Work to be completed — Keeping each line exactly as it is, output all of the records.

═════ The input ═════

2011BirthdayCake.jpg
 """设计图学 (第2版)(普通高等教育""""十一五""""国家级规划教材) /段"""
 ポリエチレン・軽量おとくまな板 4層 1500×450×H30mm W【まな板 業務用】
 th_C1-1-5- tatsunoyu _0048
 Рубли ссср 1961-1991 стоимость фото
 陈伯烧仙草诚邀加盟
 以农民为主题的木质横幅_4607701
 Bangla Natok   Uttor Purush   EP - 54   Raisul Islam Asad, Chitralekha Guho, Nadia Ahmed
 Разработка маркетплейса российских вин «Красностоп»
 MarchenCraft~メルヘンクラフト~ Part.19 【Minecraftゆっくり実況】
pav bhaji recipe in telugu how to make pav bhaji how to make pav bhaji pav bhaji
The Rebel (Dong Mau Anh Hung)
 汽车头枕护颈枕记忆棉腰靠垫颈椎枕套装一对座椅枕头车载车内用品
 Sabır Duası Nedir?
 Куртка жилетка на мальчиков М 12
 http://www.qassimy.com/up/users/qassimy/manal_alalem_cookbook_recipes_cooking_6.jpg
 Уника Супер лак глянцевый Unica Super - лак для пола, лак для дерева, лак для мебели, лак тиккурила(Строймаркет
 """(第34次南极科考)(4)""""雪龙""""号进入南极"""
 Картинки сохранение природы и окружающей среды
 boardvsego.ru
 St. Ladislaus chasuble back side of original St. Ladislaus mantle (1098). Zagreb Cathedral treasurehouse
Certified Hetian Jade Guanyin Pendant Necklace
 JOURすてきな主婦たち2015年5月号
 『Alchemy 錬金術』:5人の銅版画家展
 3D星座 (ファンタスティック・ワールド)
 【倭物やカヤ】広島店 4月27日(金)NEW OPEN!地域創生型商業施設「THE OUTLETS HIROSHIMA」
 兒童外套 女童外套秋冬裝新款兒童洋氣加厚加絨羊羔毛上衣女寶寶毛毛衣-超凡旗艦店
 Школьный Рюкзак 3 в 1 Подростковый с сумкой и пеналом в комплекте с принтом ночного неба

═════

Solution to this exercise —
2011BirthdayCake.jpg
 """设计图学 (第2版)(普通高等教育""""十一五""""国家级规划教材) /段"""
 ポリエチレン・軽量おとくまな板 4層 1500×450×H30mm W【まな板 業務用】
 th_C1-1-5- tatsunoyu _0048
 Рубли ссср 1961-1991 стоимость фото
 陈伯烧仙草诚邀加盟
 以农民为主题的木质横幅_4607701
 Bangla Natok   Uttor Purush   EP - 54   Raisul Islam Asad, Chitralekha Guho, Nadia Ahmed
 Разработка маркетплейса российских вин «Красностоп»
 MarchenCraft~メルヘンクラフト~ Part.19 【Minecraftゆっくり実況】
pav bhaji recipe in telugu how to make pav bhaji how to make pav bhaji pav bhaji
The Rebel (Dong Mau Anh Hung)
 汽车头枕护颈枕记忆棉腰靠垫颈椎枕套装一对座椅枕头车载车内用品
 Sabır Duası Nedir?
 Куртка жилетка на мальчиков М 12
 http://www.qassimy.com/up/users/qassimy/manal_alalem_cookbook_recipes_cooking_6.jpg
 Уника Супер лак глянцевый Unica Super - лак для пола, лак для дерева, лак для мебели, лак тиккурила(Строймаркет
 """(第34次南极科考)(4)""""雪龙""""号进入南极"""
 Картинки сохранение природы и окружающей среды
 boardvsego.ru
 St. Ladislaus chasuble back side of original St. Ladislaus mantle (1098). Zagreb Cathedral treasurehouse
Certified Hetian Jade Guanyin Pendant Necklace
 JOURすてきな主婦たち2015年5月号
 『Alchemy 錬金術』:5人の銅版画家展
 3D星座 (ファンタスティック・ワールド)
 【倭物やカヤ】広島店 4月27日(金)NEW OPEN!地域創生型商業施設「THE OUTLETS HIROSHIMA」
 兒童外套 女童外套秋冬裝新款兒童洋氣加厚加絨羊羔毛上衣女寶寶毛毛衣-超凡旗艦店
 Школьный Рюкзак 3 в 1 Подростковый с сумкой и пеналом в комплекте с принтом ночного неба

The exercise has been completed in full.